WHAT YOU ARE ASKED TO DO: Only the line with "SHOPIFY INTEGRATION BENEFITS" and the lines after it, to the end of the data, should appear in the answer, each reproduced exactly.

*** SOURCE MATERIAL Section Begins ***

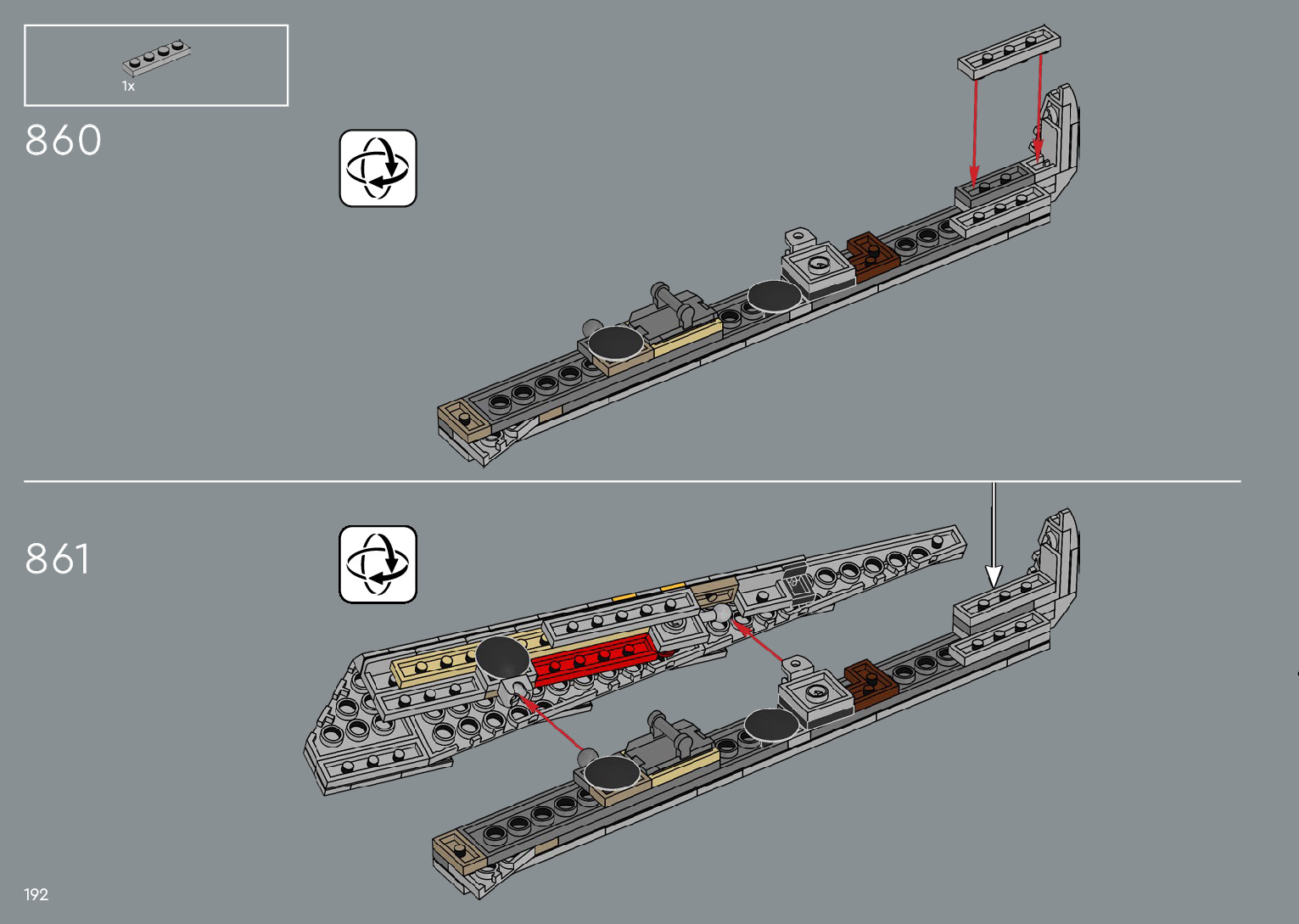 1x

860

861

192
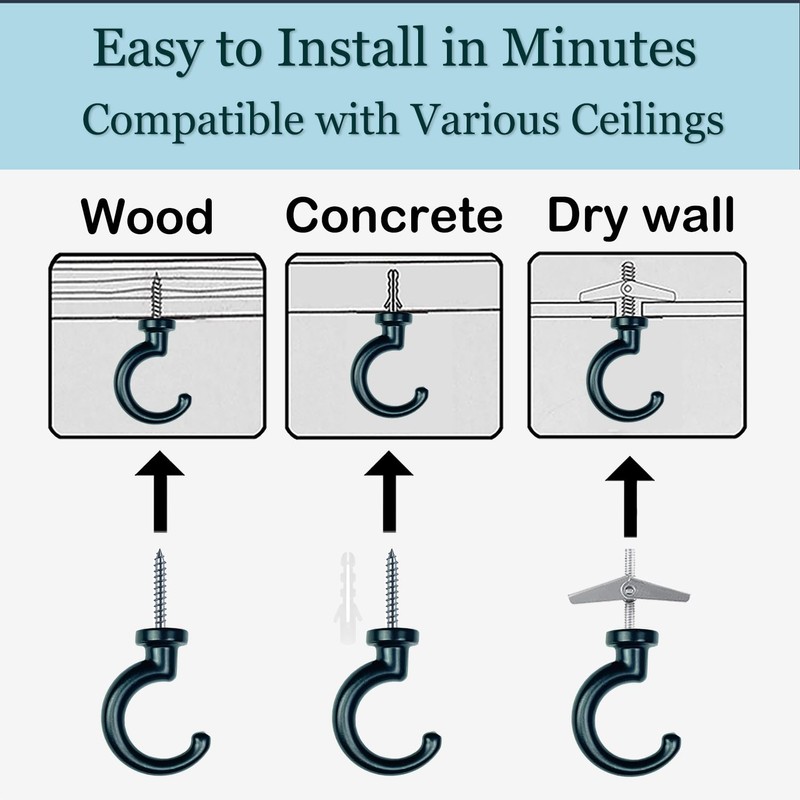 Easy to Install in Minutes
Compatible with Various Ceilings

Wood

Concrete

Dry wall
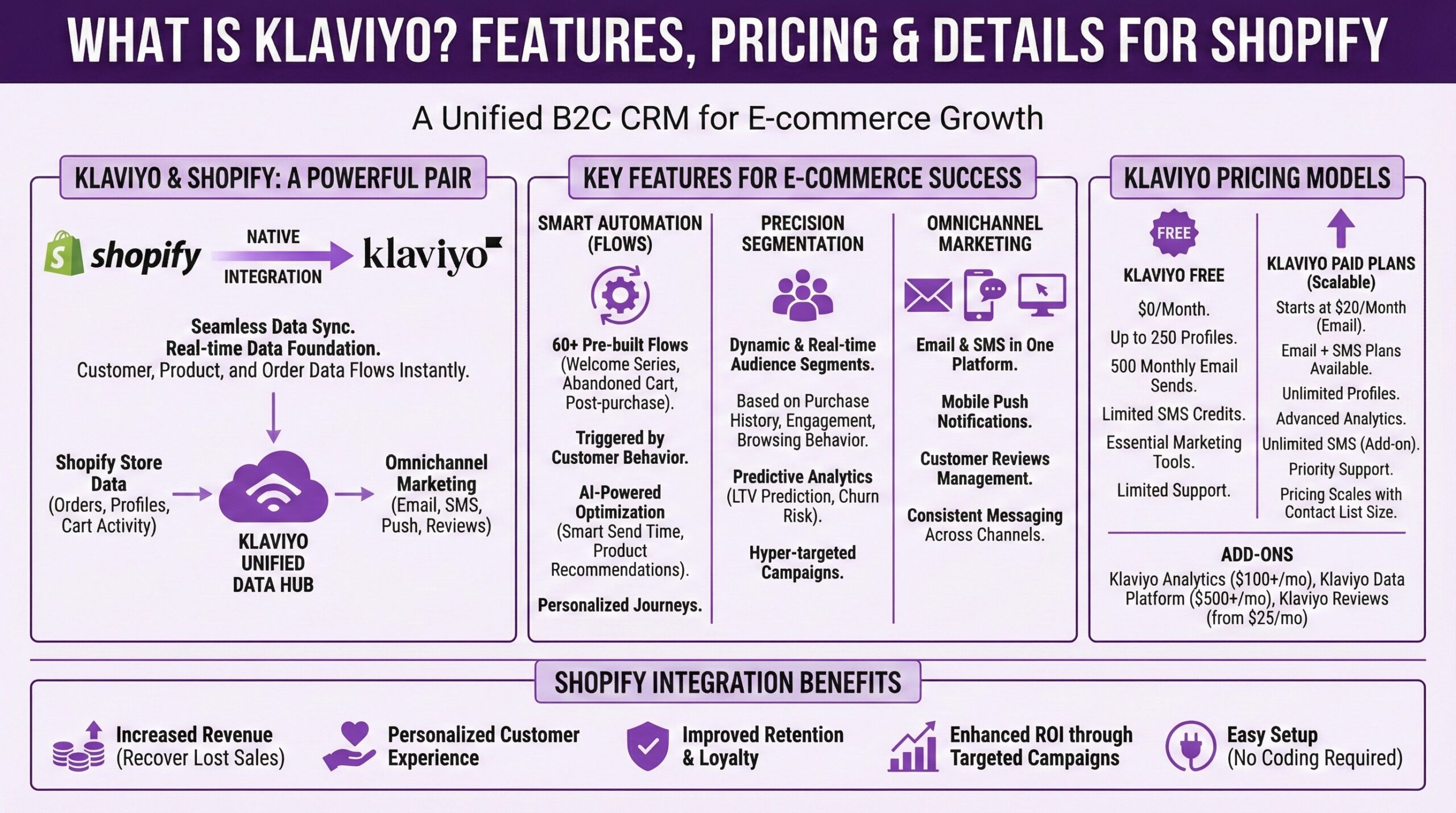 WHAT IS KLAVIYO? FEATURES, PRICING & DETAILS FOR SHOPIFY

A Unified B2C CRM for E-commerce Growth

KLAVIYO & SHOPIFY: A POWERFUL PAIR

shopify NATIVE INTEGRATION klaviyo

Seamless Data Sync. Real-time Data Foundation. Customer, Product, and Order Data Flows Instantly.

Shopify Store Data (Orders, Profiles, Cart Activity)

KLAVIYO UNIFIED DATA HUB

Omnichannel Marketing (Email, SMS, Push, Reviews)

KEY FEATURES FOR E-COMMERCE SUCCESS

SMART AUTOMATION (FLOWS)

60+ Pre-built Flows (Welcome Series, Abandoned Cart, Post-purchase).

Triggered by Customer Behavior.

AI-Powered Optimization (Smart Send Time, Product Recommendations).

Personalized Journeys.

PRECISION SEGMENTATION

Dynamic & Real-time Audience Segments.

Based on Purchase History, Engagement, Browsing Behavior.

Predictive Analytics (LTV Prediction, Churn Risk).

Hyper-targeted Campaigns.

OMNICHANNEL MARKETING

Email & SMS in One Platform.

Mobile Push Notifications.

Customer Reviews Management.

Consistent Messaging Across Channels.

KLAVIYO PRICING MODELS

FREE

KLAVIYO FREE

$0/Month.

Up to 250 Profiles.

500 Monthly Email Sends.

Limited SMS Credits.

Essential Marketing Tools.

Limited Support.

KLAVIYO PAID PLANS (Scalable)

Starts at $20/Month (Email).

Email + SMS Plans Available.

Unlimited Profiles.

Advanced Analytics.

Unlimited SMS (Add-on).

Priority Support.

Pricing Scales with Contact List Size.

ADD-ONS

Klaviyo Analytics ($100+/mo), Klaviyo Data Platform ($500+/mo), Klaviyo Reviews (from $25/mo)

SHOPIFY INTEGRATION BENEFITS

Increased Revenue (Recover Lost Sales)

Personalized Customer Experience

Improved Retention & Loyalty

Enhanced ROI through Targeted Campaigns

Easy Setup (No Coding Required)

*** SOURCE MATERIAL Section Ends ***

TASK ANSWER:
SHOPIFY INTEGRATION BENEFITS

Increased Revenue (Recover Lost Sales)

Personalized Customer Experience

Improved Retention & Loyalty

Enhanced ROI through Targeted Campaigns

Easy Setup (No Coding Required)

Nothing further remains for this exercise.